While this note is not directly related to our curious issue (b/c we
are not getting dd
to send signals), it is important to
note there are special cases carved out.
Keeping in mind the aforementioned signal propagation corner cases,
the obvious suspect is a change in sudo
. From comparing the
local version to the CI version (1.9.13p2
vs
1.8.21p2
), we discover this commit
which landed in 1.9.13p1
.
The old behavior (before the change) was to:
Only forward user-generated signals not sent by a process in the command’s own process group. […]
This explains the discrepancy we saw earlier. bash
runs
all the commands in the script in the same process group, so
kill
’s signals were being ignored by sudo
b/c
kill
is in the same process group as dd
.
In my opinion this is surprising and unexpected, if only because this
behavior is undocumented.
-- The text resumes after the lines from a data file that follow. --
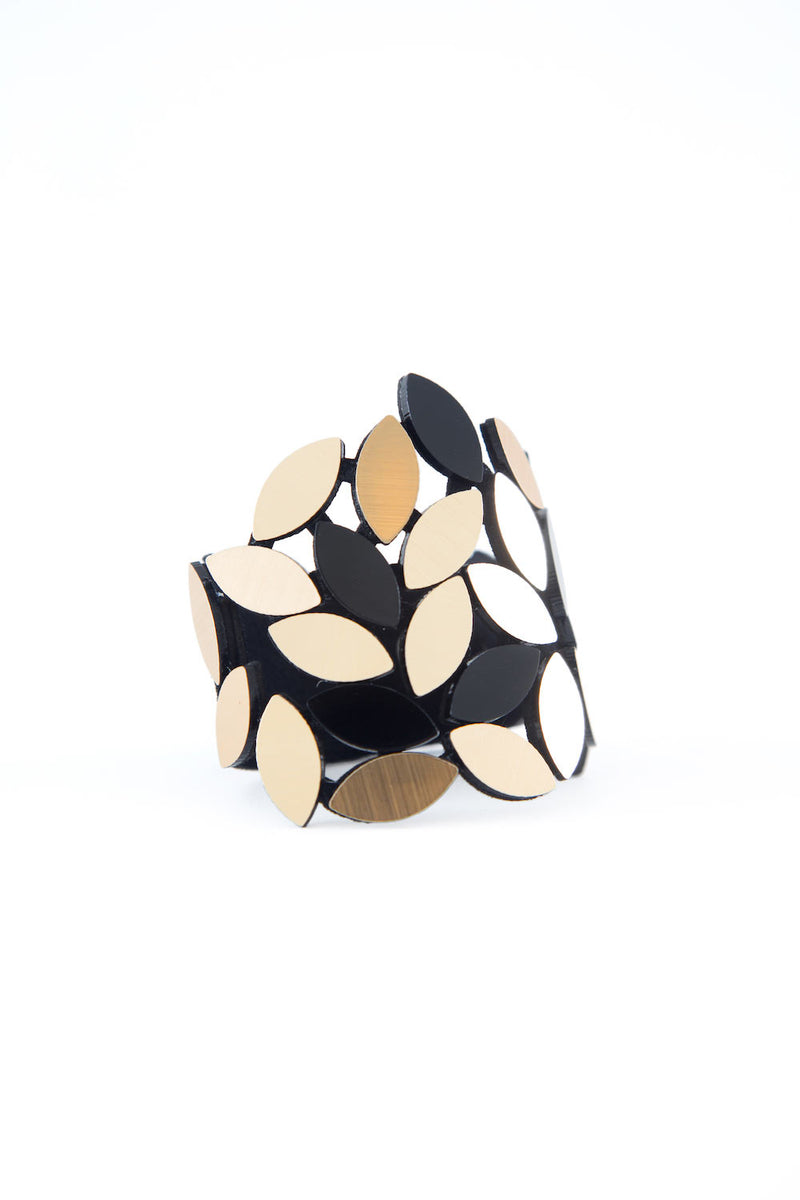 Kate Leaves Bracelet - Black & Gold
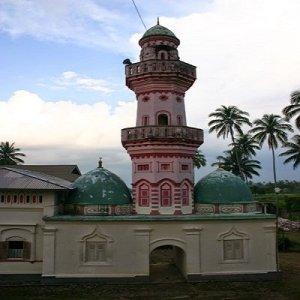 Revitalisasi Pendidikan Islam Surau
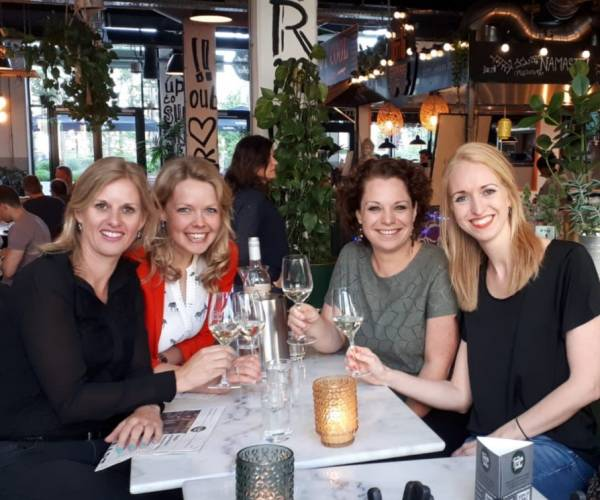 De Wijnvriendinnen; meer dan vriendinnen die houden van een wijntje
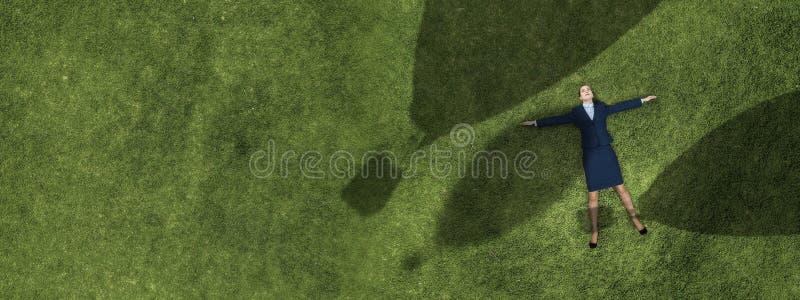Onderneemster bij gras het dromen stock afbeeldingen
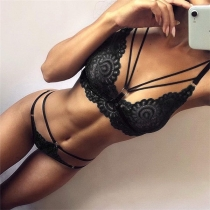 Sexy Backless Solid Color Hollow Out Lace Lingerie Set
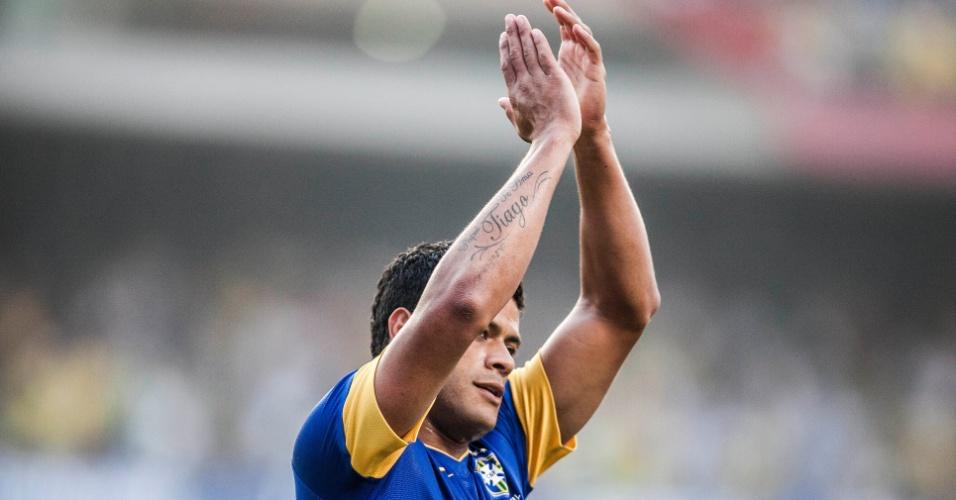 Hulk aplaude após marcar pela seleção brasileira contra a África do Sul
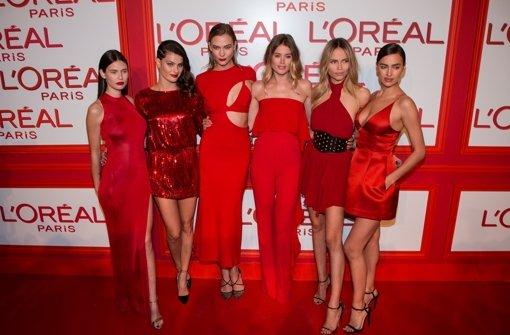 Supermodels in verführerischem Rot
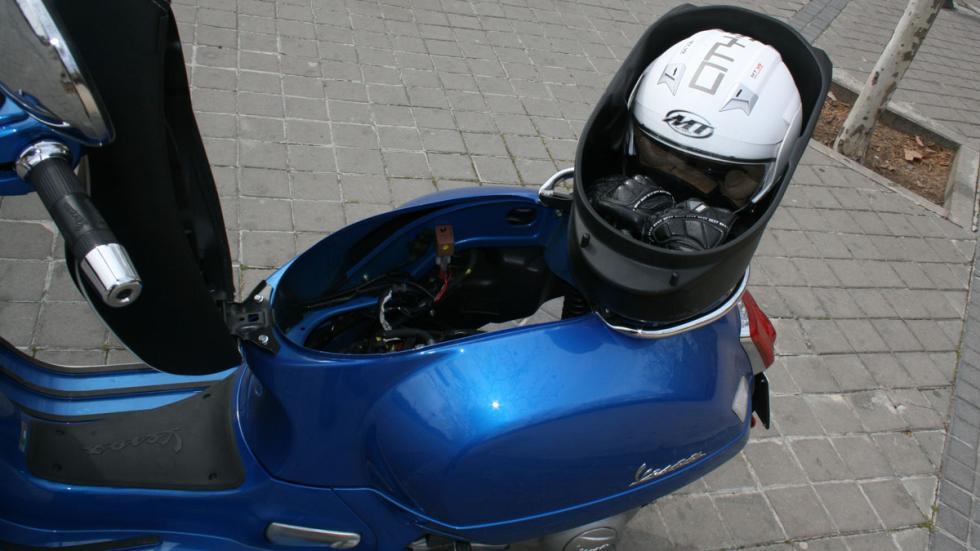 Vespa-GTS-300-ie-Sport-portaequipajes-extraíble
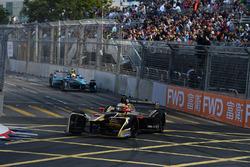 Jean-Eric Vergne, Techeetah, leads Oliver Turvey, NIO Formula E Team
That being said, I did manage to find a zero
upvote stack overflow
answer for a setsid
workaround. But I think that just
proves my point.
Fortunately, as of November 2022, the new behavior is to:
[…] forward signals from a process in the same pgrp if the pgrp leader is not either sudo or the command itself. […]
which fixes the script use case and obviates the need for a
setsid
workaround.
I had remarked a few months ago I was surprised the sudo project has over 12,000 commits. Now I am no longer surprised. Behind a rather simple interface (from the common use case perspective) lies a mountain of complexity. That being said, I’m still quite surprised it took over 40 years for this surprising and undocumented behavior to be fixed.